A *blocked algorithm* executes on a large dataset by breaking it up into many small blocks/chunks.

For example, consider taking the sum of a billion numbers.  We might instead break up the array into 1,000 chunks, each of size 1,000,000, take the sum of each chunk, and then take the sum of the intermediate sums.

We achieve the intended result (one sum on one billion numbers) by performing many smaller results (one thousand sums on one million numbers each, followed by another sum of a thousand numbers.)

## `dask.array` contains these algorithms

`dask.array` implements a subset of the NumPy ndarray interface using blocked algorithms, cutting up the large array into many small arrays. This lets us compute on arrays larger than memory using multiple cores. We coordinate these blocked algorithms using Dask graphs. Dask Array's are also lazy, meaning that they do not evaluate until you explicitly ask for a result using the compute method.

### Create `dask.array` object

If we want to create a 3D NumPy array of random values, we do it like this:

In [None]:
import dask.array as da
import numpy as np

In [None]:
shape = (600, 200, 200)
arr = np.random.random(shape)
arr

In [None]:
arr.nbytes / 1e9

Now let's create the same array using Dask's array interface.

In [None]:
darr = da.random.random(shape, chunks=(300, 100, 200))

A chunk size to tell us how to block up our array, like `(300, 100, 200)`. 

<div class="admonition alert alert-info">
    <p class="admonition-title" style="font-weight:bold">Specifying Chunks</p>
    There are <a href="https://docs.dask.org/en/latest/array-chunks.html">several ways to specify chunks</a>. In this tutorial, we will use a block shape.


</div>



In [None]:
darr

Notice that we just see a symbolic representation of the array, including its `shape`, `dtype`, and `chunksize`. No data has been generated yet. Let's visualize the constructed task graph. 

In [None]:
darr.visualize()

Our array has four chunks. To generate it, Dask calls `np.random.random` four times and then concatenates this together into one array.
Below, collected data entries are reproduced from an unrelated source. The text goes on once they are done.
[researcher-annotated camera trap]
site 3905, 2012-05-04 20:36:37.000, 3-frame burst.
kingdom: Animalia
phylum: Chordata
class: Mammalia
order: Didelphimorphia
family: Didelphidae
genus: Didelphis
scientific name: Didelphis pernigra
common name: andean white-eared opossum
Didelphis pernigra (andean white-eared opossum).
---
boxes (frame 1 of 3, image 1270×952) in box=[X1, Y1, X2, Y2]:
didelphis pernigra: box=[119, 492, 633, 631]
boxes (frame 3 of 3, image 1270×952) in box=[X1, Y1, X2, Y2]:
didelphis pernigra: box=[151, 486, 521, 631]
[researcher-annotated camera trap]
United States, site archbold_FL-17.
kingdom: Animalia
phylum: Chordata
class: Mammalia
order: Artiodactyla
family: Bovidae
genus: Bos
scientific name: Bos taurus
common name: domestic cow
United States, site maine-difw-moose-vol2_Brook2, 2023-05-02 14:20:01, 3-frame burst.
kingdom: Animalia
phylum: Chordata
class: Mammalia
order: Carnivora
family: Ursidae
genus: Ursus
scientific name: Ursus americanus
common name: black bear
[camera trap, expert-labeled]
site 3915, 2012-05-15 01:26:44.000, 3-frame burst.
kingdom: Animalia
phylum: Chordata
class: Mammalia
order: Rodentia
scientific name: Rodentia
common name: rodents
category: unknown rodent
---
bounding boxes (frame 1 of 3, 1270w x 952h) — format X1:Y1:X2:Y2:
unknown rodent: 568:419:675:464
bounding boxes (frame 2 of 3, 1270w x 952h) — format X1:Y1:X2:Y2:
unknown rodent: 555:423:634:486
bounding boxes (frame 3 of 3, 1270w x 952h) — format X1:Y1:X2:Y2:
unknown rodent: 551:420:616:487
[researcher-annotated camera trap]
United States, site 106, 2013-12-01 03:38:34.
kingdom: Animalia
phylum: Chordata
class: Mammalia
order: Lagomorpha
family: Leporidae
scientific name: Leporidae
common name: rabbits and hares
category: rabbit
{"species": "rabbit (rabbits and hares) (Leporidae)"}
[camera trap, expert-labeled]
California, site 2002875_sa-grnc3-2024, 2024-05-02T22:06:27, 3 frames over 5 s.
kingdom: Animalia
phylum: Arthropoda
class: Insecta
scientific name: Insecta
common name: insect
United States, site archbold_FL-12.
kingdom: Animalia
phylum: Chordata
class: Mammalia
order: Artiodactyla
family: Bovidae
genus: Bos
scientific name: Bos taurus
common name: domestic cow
### Manipulate `dask.array` object as you would a numpy array


Now that we have an `Array` we perform standard numpy-style computations like arithmetic, mathematics, slicing, reductions, etc..

The interface is familiar, but the actual work is different. `dask_array.sum()` does not do the same thing as `numpy_array.sum()`.

#### What's the difference?

`dask_array.sum()` builds an expression of the computation. It does not do the computation yet. `numpy_array.sum()` computes the sum immediately.

#### Why the difference?

Dask arrays are split into chunks. Each chunk must have computations run on that chunk explicitly. If the desired answer comes from a small slice of the entire dataset, running the computation over all data would be wasteful of CPU and memory.

In [None]:
total = darr.sum()
total

In [None]:
total.visualize()

#### Compute result

Dask.array objects are lazily evaluated.  Operations like `.sum` build up a graph of blocked tasks to execute.  

We ask for the final result with a call to `.compute()`.  This triggers the actual computation.

In [None]:
%%time
total.compute()

## Dask and Xarray


One of xarray's most powerful features: the ability to wrap dask arrays and allow users to seamlessly execute analysis code in parallel.

- xarray DataArrays and Datasets are "dask collections" i.e. you can execute top-level dask functions such as `dask.visualize(xarray_object)`
- All xarray built-in operations can transparently use dask
- xarray provides tools to easily parallelize custom functions across blocks of dask-backed xarray objects.



## Setup

First let's set up a `LocalCluster` using `dask.distributed`. 



In [None]:
import xarray as xr

## Reading data with Dask and Xarray

Recall that a dask's array consists of many chunked arrays:

In [None]:
darr = da.ones((2000, 300), chunks=(200, 50))
darr

In [None]:
darr.compute()

To read data as dask arrays with xarray, we need to specify the `chunks` argument to `open_dataset()` function. 

In [None]:
ds = xr.open_dataset(
    "gs://cmip6/CMIP6/HighResMIP/MOHC/HadGEM3-GC31-HM/highresSST-present/r1i1p1f1/3hr/tas/gn/v20170831/", engine="zarr", chunks={}
)
ds

Passing `chunks={}` to `open_dataset()` works, but since we didn't tell dask how to split up (or chunk) the array, Dask will defer to the backend (`zarr`) to create chunks for our array. 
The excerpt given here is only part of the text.